Extracto de fuente:
╭──

Los resultados de este estudio se unen a la abundante evidencia que muestra los costos del uso de las cárceles y nos obligan a preguntar sobre la conveniencia de usar el encarcelamiento como medida de control social. En este gobierno, como en muchos anteriores, una parte importante de las propuestas de seguridad giran en torno al uso del encarcelamiento como forma de prevenir delitos. El año pasado, el congreso amplió el número de delitos que obligan al uso de la prisión preventiva (es decir, que permiten encarcelar a una persona a partir de que inicia un proceso penal en su contra, antes de ser declarada culpable). Hace poco, el senador Martí Batres propuso agregar la extorsión a la lista de estos delitos. El paquete de reformas de la Fiscalía General incluía también más uso de prisiones. La semana pasada, la secretaria de Gobernación adelantó que las reformas al sistema de justicia incluirán la prisión preventiva para reincidentes.

La idea detrás de todas estas propuestas es que poner a más personas en la cárcel (o amenazarlas con ello) resultará en un país más seguro. Dejando a un lado el hecho de que estas reformas ponen nuestra libertad en manos de instituciones de seguridad que una y otra vez han sido señalado como corruptas, violentas y arbitrarias, hay muchos problemas con esta creencia.
Muchos estudios muestran que el uso indiscriminado de cárceles puede resultar en más delitos. En contextos como el mexicano, el encarcelamiento genera pobreza, desigualdad, estigma, violencia y abuso de sustancias. En Estados Unidos, se ha mostrado que menores que han sufrido el encarcelamiento del su padre o madre tienen mayor posibilidad de afiliarse a bandas criminales, de no terminar la escuela y de ser a su vez encarcelados. Además, sabemos que es una política que afecta principalmente a las personas más pobres. Sabemos también que cada persona en la cárcel cuesta en términos de salud. ¿Cuánto cuesta al sector de salud cada persona encarcelada? ¿Podemos justificar esos costos dada la inequidad que genera y los malos resultados en términos de prevención delictiva? ¿En qué sectores dejamos de invertir al optar por esta política?

Ampliar el uso del encarcelamiento aparenta contundencia contra el crimen. Para los políticos es además fácil y barato proponerlo. Sin embargo, los costos que produce son extensos, trascendentes y, las más de las veces, injustos. Es lamentable que la supuesta izquierda recurra al añejo punitivismo carcelario sin ver que agravará las inequidades sociales.

╰──

Problema planteado 1: Según el texto sobre el encarcelamiento, ¿qué delito propuso el senador Martí Batres agregar a la lista de delitos que obligan al uso de la prisión preventiva?
Problema planteado 2:
Indica si cada afirmación coincide con el texto sobre el encarcelamiento. Responde sí o no y cita las palabras exactas del texto que lo deciden.
(a) El año pasado el congreso amplió el número de delitos que obligan al uso de la prisión preventiva.
(b) Para los políticos resulta difícil y costoso proponer que se amplíe el uso del encarcelamiento.
(c) El encarcelamiento es una política que afecta principalmente a las personas más pobres.
Problema planteado 3: Copia del texto sobre el encarcelamiento el pasaje que va desde «Muchos estudios muestran» hasta «por esta política?», ambos incluidos.

Segmento de datos:
╭──

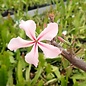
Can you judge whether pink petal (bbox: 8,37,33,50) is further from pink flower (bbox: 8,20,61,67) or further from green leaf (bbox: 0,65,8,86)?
green leaf (bbox: 0,65,8,86)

╰──

Respuesta completa 1: La extorsión.

Respuesta completa 2:
(a) Sí: «El año pasado, el congreso amplió el número de delitos que obligan al uso de la prisión preventiva».
(b) No: «Para los políticos es además fácil y barato proponerlo».
(c) Sí: «es una política que afecta principalmente a las personas más pobres».

Respuesta completa 3:
Muchos estudios muestran que el uso indiscriminado de cárceles puede resultar en más delitos. En contextos como el mexicano, el encarcelamiento genera pobreza, desigualdad, estigma, violencia y abuso de sustancias. En Estados Unidos, se ha mostrado que menores que han sufrido el encarcelamiento del su padre o madre tienen mayor posibilidad de afiliarse a bandas criminales, de no terminar la escuela y de ser a su vez encarcelados. Además, sabemos que es una política que afecta principalmente a las personas más pobres. Sabemos también que cada persona en la cárcel cuesta en términos de salud. ¿Cuánto cuesta al sector de salud cada persona encarcelada? ¿Podemos justificar esos costos dada la inequidad que genera y los malos resultados en términos de prevención delictiva? ¿En qué sectores dejamos de invertir al optar por esta política?